Source text:
## start
Elevating Tech Performance with DORA Metrics


We have a strong culture of continuous improvement at AdAction, particularly in the tech department.  Our goal is to be an always-improving team that quickly and efficiently delivers high-quality products. As such we want all of our teams to have the opportunity to improve and perform at the highest level possible.   

However, the path to improvement is invisible without a yardstick to measure progress. For qualitative insights into team health, we’ve embraced the model pioneered by Spotify, utilizing team health checks to identify areas for enhancement at both the team and organizational levels. Yet, the quest for a quantitative measure of performance led us to the DevOps Research and Analytics (DORA) metrics developed by Google. Despite their promise, we encountered challenges in calculating and leveraging these metrics effectively.

In this article, we’ll explore our interpretation of the individual DORA metrics, alongside the challenges we encountered in their implementation. For those new to DORA metrics, a practical first step is conducting a quick assessment. We recommend beginning with a straightforward evaluation available at DORA’s Quick Check, which guides you through a series of questions to gauge your current standing.

There are four core metrics that Google initially defined in its original post. They developed these metrics through six years of research and believe the combination of which indicates how well a team is performing (at least as far as DevOps goes). The four metrics are:

  • Deployment Frequency – How often is a team shipping to production?
  • Lead Time for Changes – How long does it take for a commit to make it to production?
  • Change Failure Rate – The percentage of deployments that create a failure in production.
  • Time to Restore Service – How long does it take to recover from a failure in production?

You can see a theme that all these metrics relate to code in production. The Dora team identified four classes of team performance (Elite, High, Medium, Low) which become evident from these metrics:

Our interpretation of Dora Metrics

Before we could start collecting and monitoring these metrics, we needed to align on what exactly each one meant to AdAction.
## end
Material provided:
## start
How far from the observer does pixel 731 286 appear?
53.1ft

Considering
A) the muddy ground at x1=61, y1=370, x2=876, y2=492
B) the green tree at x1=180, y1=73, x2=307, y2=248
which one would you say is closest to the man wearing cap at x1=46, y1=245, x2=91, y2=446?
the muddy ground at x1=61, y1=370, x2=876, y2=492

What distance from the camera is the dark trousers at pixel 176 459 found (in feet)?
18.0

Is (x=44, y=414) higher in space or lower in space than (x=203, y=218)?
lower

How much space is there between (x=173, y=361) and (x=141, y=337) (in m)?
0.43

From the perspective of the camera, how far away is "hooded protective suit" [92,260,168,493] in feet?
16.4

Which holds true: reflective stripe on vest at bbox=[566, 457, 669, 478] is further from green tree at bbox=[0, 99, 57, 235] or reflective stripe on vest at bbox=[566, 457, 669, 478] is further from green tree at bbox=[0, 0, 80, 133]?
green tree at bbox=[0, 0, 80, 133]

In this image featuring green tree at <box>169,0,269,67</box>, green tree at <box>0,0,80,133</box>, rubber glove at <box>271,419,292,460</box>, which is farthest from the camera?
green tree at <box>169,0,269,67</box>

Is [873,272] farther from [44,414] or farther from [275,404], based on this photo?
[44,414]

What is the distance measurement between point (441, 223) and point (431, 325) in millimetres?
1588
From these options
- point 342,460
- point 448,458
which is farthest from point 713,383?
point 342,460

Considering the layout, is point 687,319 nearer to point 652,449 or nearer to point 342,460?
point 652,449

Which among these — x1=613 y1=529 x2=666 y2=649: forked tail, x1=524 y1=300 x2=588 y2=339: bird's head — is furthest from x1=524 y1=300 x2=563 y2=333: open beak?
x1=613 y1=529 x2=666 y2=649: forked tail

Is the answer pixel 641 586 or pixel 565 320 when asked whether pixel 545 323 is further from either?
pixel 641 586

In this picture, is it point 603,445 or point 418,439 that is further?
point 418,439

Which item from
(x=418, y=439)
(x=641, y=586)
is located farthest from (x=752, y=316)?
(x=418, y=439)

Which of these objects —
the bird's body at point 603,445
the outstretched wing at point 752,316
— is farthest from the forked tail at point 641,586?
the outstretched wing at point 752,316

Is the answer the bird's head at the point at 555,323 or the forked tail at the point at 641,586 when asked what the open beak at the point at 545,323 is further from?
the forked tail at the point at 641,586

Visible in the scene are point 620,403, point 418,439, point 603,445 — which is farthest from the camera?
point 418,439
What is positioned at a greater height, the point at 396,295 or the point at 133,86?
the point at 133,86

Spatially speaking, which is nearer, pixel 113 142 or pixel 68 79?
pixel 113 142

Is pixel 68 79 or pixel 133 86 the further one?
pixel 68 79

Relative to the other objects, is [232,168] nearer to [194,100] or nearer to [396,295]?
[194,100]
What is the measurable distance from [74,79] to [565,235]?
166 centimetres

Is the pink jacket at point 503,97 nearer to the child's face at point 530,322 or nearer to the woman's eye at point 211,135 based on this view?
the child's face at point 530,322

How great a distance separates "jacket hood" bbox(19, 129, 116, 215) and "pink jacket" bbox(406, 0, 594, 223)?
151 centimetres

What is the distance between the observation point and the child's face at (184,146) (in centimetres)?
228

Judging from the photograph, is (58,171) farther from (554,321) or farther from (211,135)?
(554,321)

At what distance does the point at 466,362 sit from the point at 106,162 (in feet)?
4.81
## end
Task: Reproduce the DORA metrics article word for word from "There are four" to "failure in production?". The material has nothing to do with the article on DORA metrics.

Complete answer:
There are four core metrics that Google initially defined in its original post. They developed these metrics through six years of research and believe the combination of which indicates how well a team is performing (at least as far as DevOps goes). The four metrics are:

  • Deployment Frequency – How often is a team shipping to production?
  • Lead Time for Changes – How long does it take for a commit to make it to production?
  • Change Failure Rate – The percentage of deployments that create a failure in production.
  • Time to Restore Service – How long does it take to recover from a failure in production?